> _Data section_
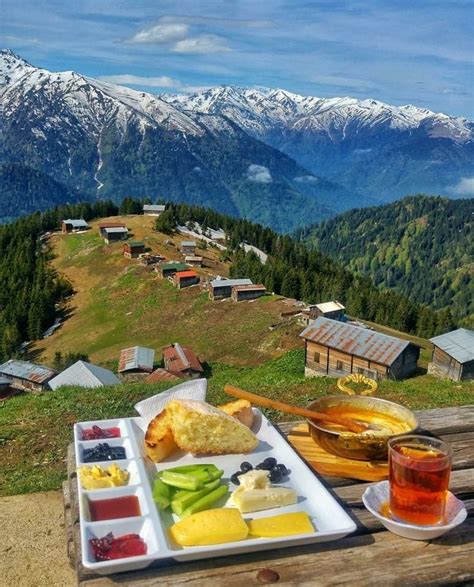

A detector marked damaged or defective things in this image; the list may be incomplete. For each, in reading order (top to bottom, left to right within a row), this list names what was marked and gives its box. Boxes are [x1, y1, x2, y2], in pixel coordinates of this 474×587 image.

rusty metal roof [0, 358, 56, 386]
rusty metal roof [117, 346, 155, 374]
rusty metal roof [300, 320, 414, 366]
rusty metal roof [430, 328, 474, 366]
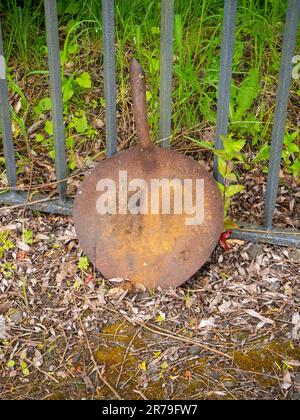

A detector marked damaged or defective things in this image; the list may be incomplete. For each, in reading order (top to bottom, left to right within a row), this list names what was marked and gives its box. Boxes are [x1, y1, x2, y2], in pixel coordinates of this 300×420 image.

rust-covered metal surface [74, 59, 224, 288]
rusty metal shovel head [74, 59, 224, 288]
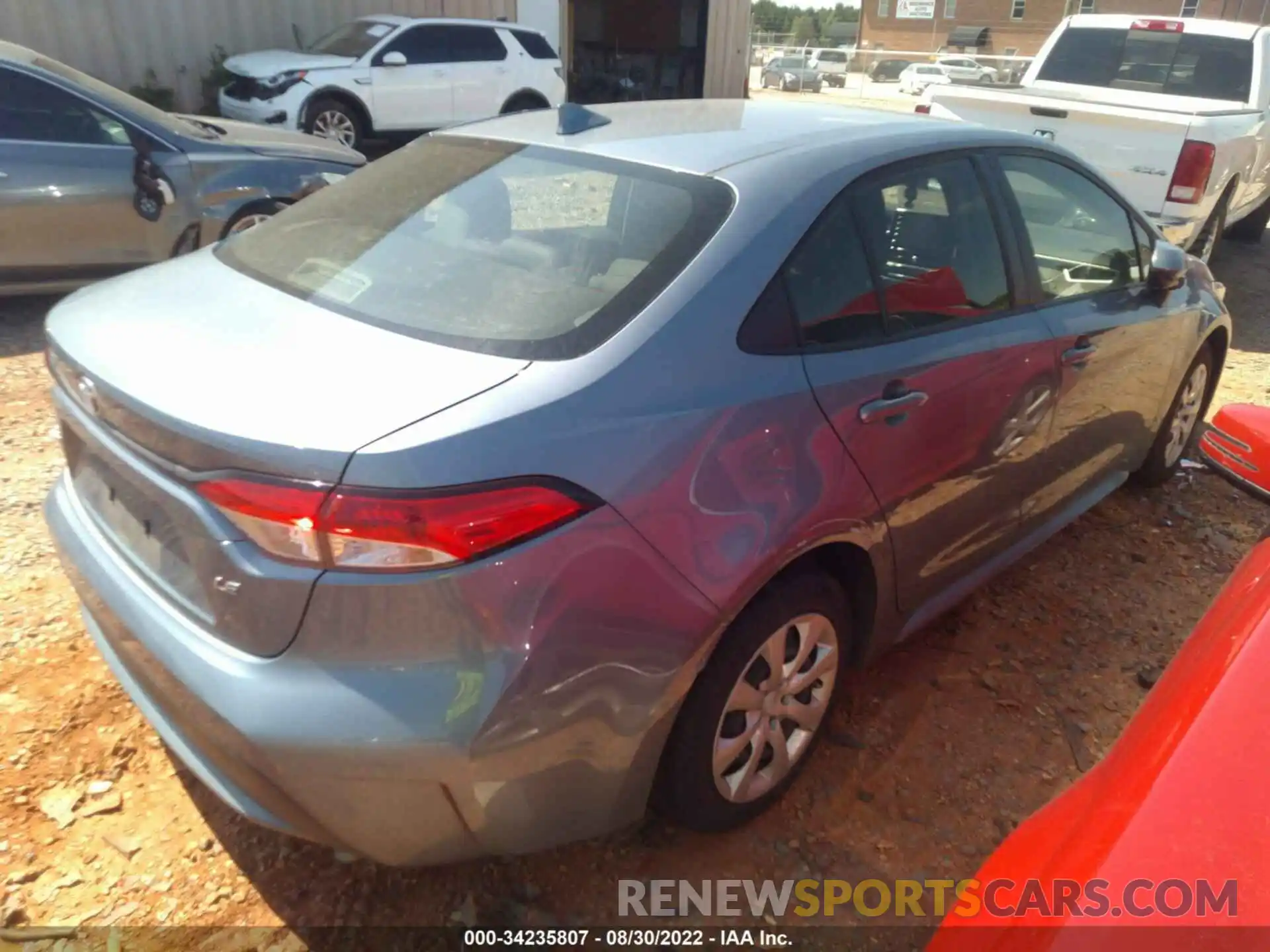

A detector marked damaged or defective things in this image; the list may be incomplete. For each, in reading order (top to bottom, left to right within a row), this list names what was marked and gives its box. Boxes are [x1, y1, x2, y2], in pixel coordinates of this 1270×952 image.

white suv with front damage [216, 16, 564, 151]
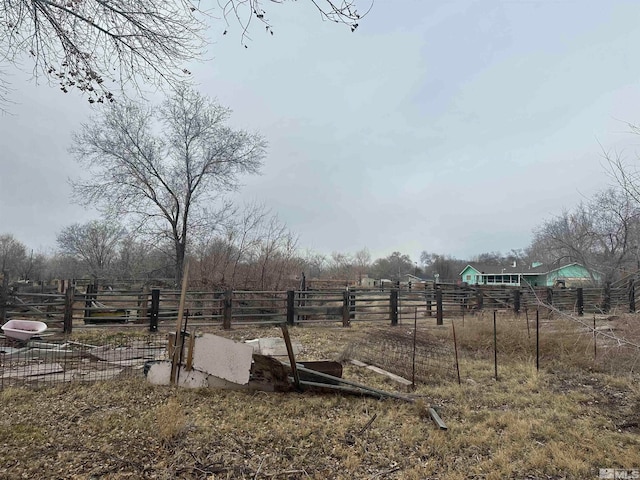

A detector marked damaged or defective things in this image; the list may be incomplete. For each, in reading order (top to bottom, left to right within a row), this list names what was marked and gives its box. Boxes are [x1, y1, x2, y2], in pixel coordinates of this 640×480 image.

broken concrete slab [194, 334, 254, 382]
broken concrete slab [248, 338, 302, 356]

> _What this task involves_
Rewrite every entry above with "detector" changed to "scanner" and nothing else altered. Leave out the pictures.

> _Response below_
A scanner marked damaged or defective things in this image; the list may be incomplete. For each, in reading order (top to bottom, left to right within a row), this list names what was marked and gives its box. Boxes are [x1, y1, x2, y2], in pixel coordinates of this 474×587 image.

rusty metal roof [0, 358, 56, 386]
rusty metal roof [117, 346, 155, 374]
rusty metal roof [300, 320, 414, 366]
rusty metal roof [430, 328, 474, 366]

A scanner marked damaged or defective things in this image; the list may be incomplete. For each, in reading order (top to bottom, left to right within a row), this list names what was marked and gives its box. Boxes are [x1, y1, x2, y2], in pixel coordinates of this 300×420 image.

rust-covered metal surface [74, 59, 224, 288]
rusty metal shovel head [74, 59, 224, 288]

A scanner marked damaged or defective things in this image; the list may be incomplete. For each, in reading order (top to bottom, left to right within a row), this list names what was marked and gives its box. Boxes are [x1, y1, x2, y2], in pixel coordinates of this 1270×952 image.

white suv with front damage [216, 16, 564, 151]

A scanner marked damaged or defective things in this image; the list may be incomplete. For each, in reading order (top to bottom, left to right within a row), this list names what was marked and gives its box. Boxes are [x1, y1, x2, y2], in pixel coordinates of this 640×480 image.

broken concrete slab [194, 334, 254, 382]
broken concrete slab [248, 338, 302, 356]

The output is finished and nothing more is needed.